[Spatial relation data]
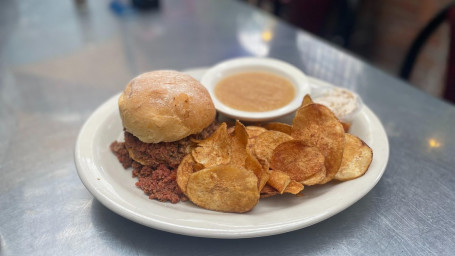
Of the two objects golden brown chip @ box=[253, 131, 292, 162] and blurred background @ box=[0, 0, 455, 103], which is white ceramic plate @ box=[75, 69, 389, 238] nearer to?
golden brown chip @ box=[253, 131, 292, 162]

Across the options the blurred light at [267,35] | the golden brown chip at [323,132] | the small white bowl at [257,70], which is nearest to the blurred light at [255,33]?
the blurred light at [267,35]

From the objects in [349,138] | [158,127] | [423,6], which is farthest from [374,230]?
[423,6]

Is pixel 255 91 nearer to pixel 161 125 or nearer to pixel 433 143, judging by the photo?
pixel 161 125

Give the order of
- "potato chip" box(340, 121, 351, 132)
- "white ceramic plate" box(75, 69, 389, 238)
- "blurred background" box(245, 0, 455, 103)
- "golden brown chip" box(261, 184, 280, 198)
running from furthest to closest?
"blurred background" box(245, 0, 455, 103), "potato chip" box(340, 121, 351, 132), "golden brown chip" box(261, 184, 280, 198), "white ceramic plate" box(75, 69, 389, 238)

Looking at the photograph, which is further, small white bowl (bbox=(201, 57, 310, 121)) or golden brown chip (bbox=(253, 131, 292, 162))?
small white bowl (bbox=(201, 57, 310, 121))

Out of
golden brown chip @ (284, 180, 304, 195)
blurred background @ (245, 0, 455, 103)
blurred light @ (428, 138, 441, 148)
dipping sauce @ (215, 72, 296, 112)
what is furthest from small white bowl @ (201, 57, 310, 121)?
blurred background @ (245, 0, 455, 103)

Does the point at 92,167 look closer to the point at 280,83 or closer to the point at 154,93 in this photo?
the point at 154,93

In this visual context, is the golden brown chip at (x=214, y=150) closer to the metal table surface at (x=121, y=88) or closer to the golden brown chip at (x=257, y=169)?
the golden brown chip at (x=257, y=169)
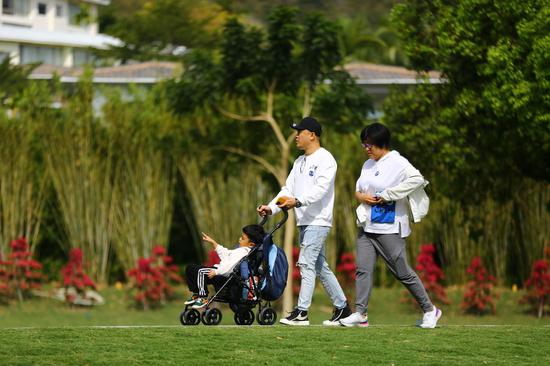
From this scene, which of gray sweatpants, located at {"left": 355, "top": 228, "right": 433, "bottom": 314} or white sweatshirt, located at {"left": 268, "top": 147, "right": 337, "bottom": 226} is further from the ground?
white sweatshirt, located at {"left": 268, "top": 147, "right": 337, "bottom": 226}

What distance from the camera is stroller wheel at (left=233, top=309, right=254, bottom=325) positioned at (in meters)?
10.9

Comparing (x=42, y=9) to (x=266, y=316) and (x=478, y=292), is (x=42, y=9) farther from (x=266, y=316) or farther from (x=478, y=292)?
(x=266, y=316)

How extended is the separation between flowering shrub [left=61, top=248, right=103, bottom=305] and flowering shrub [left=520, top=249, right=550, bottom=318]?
7476 millimetres

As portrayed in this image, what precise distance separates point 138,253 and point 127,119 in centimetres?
256

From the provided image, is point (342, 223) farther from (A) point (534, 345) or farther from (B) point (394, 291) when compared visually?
(A) point (534, 345)

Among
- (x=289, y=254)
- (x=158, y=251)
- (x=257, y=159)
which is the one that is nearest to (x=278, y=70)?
(x=257, y=159)

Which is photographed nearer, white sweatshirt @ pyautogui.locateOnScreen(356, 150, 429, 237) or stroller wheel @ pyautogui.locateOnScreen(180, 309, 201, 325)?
white sweatshirt @ pyautogui.locateOnScreen(356, 150, 429, 237)

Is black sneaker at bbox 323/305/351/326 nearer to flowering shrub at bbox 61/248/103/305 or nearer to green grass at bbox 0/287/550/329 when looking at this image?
green grass at bbox 0/287/550/329

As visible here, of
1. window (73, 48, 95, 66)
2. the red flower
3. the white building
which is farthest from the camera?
window (73, 48, 95, 66)

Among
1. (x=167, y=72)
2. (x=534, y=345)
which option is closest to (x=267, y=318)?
(x=534, y=345)

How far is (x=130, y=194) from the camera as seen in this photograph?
905 inches

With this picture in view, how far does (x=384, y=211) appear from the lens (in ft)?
A: 32.9

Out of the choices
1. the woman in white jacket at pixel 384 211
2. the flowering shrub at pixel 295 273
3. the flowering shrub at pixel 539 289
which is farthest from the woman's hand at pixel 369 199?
the flowering shrub at pixel 295 273

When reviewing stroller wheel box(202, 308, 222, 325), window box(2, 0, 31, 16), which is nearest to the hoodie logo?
stroller wheel box(202, 308, 222, 325)
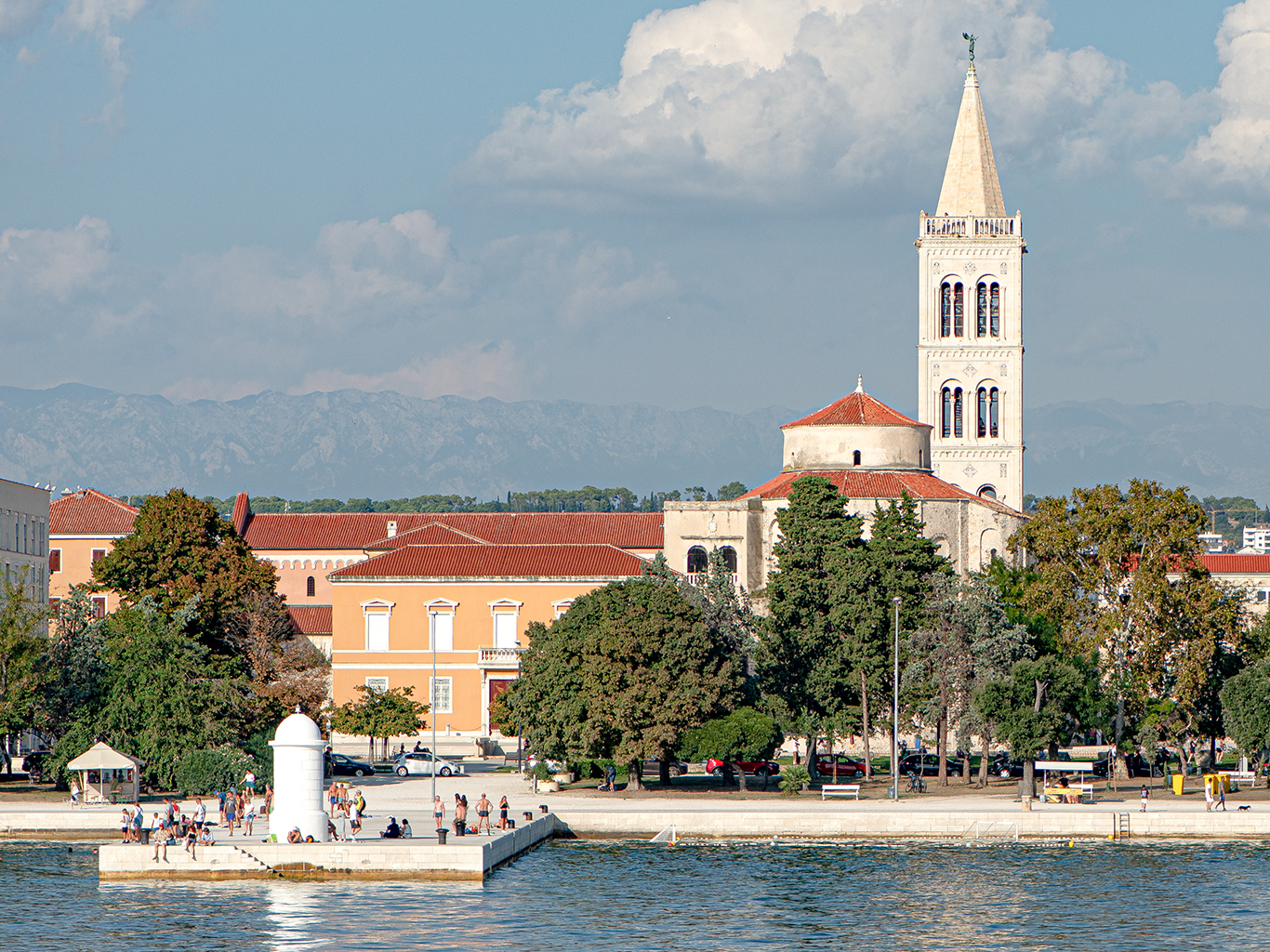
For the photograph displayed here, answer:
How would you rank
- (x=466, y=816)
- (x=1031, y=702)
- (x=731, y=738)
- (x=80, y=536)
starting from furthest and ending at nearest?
(x=80, y=536) → (x=1031, y=702) → (x=731, y=738) → (x=466, y=816)

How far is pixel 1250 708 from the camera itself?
2270 inches

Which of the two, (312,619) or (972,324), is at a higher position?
(972,324)

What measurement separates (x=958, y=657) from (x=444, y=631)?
29.6m

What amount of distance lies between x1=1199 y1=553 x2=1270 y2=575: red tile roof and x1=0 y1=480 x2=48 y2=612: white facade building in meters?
75.7

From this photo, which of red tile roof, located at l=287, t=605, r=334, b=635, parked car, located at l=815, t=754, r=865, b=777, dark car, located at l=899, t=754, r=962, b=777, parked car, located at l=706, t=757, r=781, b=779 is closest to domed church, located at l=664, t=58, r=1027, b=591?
red tile roof, located at l=287, t=605, r=334, b=635

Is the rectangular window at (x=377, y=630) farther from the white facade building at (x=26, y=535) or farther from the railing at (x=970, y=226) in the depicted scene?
the railing at (x=970, y=226)

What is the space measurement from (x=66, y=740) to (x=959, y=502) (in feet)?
129

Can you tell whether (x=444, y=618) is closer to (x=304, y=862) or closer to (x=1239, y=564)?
(x=304, y=862)

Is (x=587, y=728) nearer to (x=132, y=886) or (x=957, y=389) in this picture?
(x=132, y=886)

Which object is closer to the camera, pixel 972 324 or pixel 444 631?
pixel 444 631

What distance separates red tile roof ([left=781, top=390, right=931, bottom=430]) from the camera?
8206cm

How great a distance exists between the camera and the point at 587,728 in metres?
54.9

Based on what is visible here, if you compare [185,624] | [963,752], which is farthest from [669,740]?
[185,624]

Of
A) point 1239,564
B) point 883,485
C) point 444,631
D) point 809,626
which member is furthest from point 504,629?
point 1239,564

> WHAT YOU SHOULD DO:
Make an exact copy of every entry above, minus the images.

> RESPONSE TO THE TASK:
Of the two objects golden brown chip @ box=[253, 131, 292, 162] and blurred background @ box=[0, 0, 455, 103], which is white ceramic plate @ box=[75, 69, 389, 238] nearer to?
golden brown chip @ box=[253, 131, 292, 162]

Across the options the blurred light at [267,35] | the golden brown chip at [323,132] | the small white bowl at [257,70], which is nearest to the blurred light at [255,33]?
the blurred light at [267,35]

From the objects in [349,138] | [158,127] | [423,6], which is farthest from [374,230]?
[423,6]

Is pixel 255 91 nearer to pixel 161 125 or nearer to pixel 433 143, judging by the photo?
pixel 161 125

Give the order of
- "potato chip" box(340, 121, 351, 132)
- "white ceramic plate" box(75, 69, 389, 238)
- "blurred background" box(245, 0, 455, 103)
- "golden brown chip" box(261, 184, 280, 198)
running from furthest to closest?
"blurred background" box(245, 0, 455, 103), "potato chip" box(340, 121, 351, 132), "golden brown chip" box(261, 184, 280, 198), "white ceramic plate" box(75, 69, 389, 238)

Looking at the photograph, which is further, small white bowl (bbox=(201, 57, 310, 121)) or golden brown chip (bbox=(253, 131, 292, 162))?
small white bowl (bbox=(201, 57, 310, 121))

Out of
golden brown chip @ (284, 180, 304, 195)
blurred background @ (245, 0, 455, 103)
blurred light @ (428, 138, 441, 148)
dipping sauce @ (215, 72, 296, 112)
what is furthest from small white bowl @ (201, 57, 310, 121)?
blurred background @ (245, 0, 455, 103)

Does the point at 92,167 look closer to the point at 280,83 or closer to the point at 154,93 in this photo?
the point at 154,93

In this visual context, is the golden brown chip at (x=214, y=150) closer to the metal table surface at (x=121, y=88) or closer to the golden brown chip at (x=257, y=169)?
the golden brown chip at (x=257, y=169)
From this scene, which of gray sweatpants, located at {"left": 355, "top": 228, "right": 433, "bottom": 314} or white sweatshirt, located at {"left": 268, "top": 147, "right": 337, "bottom": 226} is further from the ground?
white sweatshirt, located at {"left": 268, "top": 147, "right": 337, "bottom": 226}

What distance from the camera is stroller wheel at (left=233, top=309, right=254, bottom=325) positioned at (in meters)?
10.9

Comparing (x=42, y=9) to (x=266, y=316) and (x=478, y=292), is (x=42, y=9) farther from (x=266, y=316) or farther from (x=478, y=292)?
(x=266, y=316)

How extended is the separation between flowering shrub [left=61, top=248, right=103, bottom=305] and flowering shrub [left=520, top=249, right=550, bottom=318]?
7476 millimetres

As portrayed in this image, what precise distance separates point 138,253 and point 127,119 in centimetres?
256

From the provided image, is point (342, 223) farther from (A) point (534, 345) or farther from (B) point (394, 291) when compared visually?
(A) point (534, 345)

Among
- (x=289, y=254)
- (x=158, y=251)
- (x=257, y=159)
which is the one that is nearest to (x=278, y=70)?
(x=257, y=159)

Which is photographed nearer, white sweatshirt @ pyautogui.locateOnScreen(356, 150, 429, 237) or stroller wheel @ pyautogui.locateOnScreen(180, 309, 201, 325)?
white sweatshirt @ pyautogui.locateOnScreen(356, 150, 429, 237)

Is black sneaker at bbox 323/305/351/326 nearer to flowering shrub at bbox 61/248/103/305 or nearer to green grass at bbox 0/287/550/329 when looking at this image?
green grass at bbox 0/287/550/329

As visible here, of
1. window (73, 48, 95, 66)
2. the red flower
3. the white building
which is farthest from the camera?
window (73, 48, 95, 66)

Among
1. (x=167, y=72)
2. (x=534, y=345)
which option is closest to (x=267, y=318)?
(x=534, y=345)

How far is (x=130, y=194) from the camera as seen in this photograph?
905 inches

With this picture in view, how far does (x=384, y=211) appear from the lens (in ft)?
A: 32.9

Out of the choices
1. the woman in white jacket at pixel 384 211
2. the flowering shrub at pixel 295 273
3. the flowering shrub at pixel 539 289
which is farthest from the woman's hand at pixel 369 199?
the flowering shrub at pixel 295 273

When reviewing stroller wheel box(202, 308, 222, 325), window box(2, 0, 31, 16), which is nearest to the hoodie logo?
stroller wheel box(202, 308, 222, 325)
For the photograph displayed here, answer:
How would you rank
- (x=466, y=816)
- (x=1031, y=702)
- (x=731, y=738)
- (x=80, y=536)
starting from furthest and ending at nearest?
(x=80, y=536) → (x=1031, y=702) → (x=731, y=738) → (x=466, y=816)

How far is pixel 1250 708 from the camera itself?
2270 inches

Which of the two, (312,619) or (972,324), is at a higher position?
(972,324)

What measurement separates (x=958, y=657) from (x=444, y=631)?
29.6m

What amount of distance lies between x1=1199 y1=553 x2=1270 y2=575: red tile roof and x1=0 y1=480 x2=48 y2=612: white facade building in meters?
75.7

From this photo, which of red tile roof, located at l=287, t=605, r=334, b=635, parked car, located at l=815, t=754, r=865, b=777, dark car, located at l=899, t=754, r=962, b=777, parked car, located at l=706, t=757, r=781, b=779 is closest to domed church, located at l=664, t=58, r=1027, b=591?
red tile roof, located at l=287, t=605, r=334, b=635

Is the rectangular window at (x=377, y=630) farther from the white facade building at (x=26, y=535) or farther from the railing at (x=970, y=226) in the depicted scene?
the railing at (x=970, y=226)

What is the space measurement from (x=66, y=740) to (x=959, y=502) (in feet)?
129

Can you tell whether (x=444, y=618) is closer to (x=304, y=862) or closer to (x=1239, y=564)?
(x=304, y=862)

Is (x=587, y=728) nearer to (x=132, y=886) or (x=957, y=389) in this picture?
(x=132, y=886)

Which object is closer to the camera, pixel 972 324 or pixel 444 631?
pixel 444 631

What distance separates red tile roof ([left=781, top=390, right=931, bottom=430]) from the camera?
8206cm

How great a distance exists between the camera and the point at 587,728 in metres?
54.9

Based on what is visible here, if you compare [185,624] | [963,752], which is farthest from [669,740]?
[185,624]

Of
A) point 1239,564
B) point 883,485
C) point 444,631
D) point 809,626
which member is furthest from point 504,629?
point 1239,564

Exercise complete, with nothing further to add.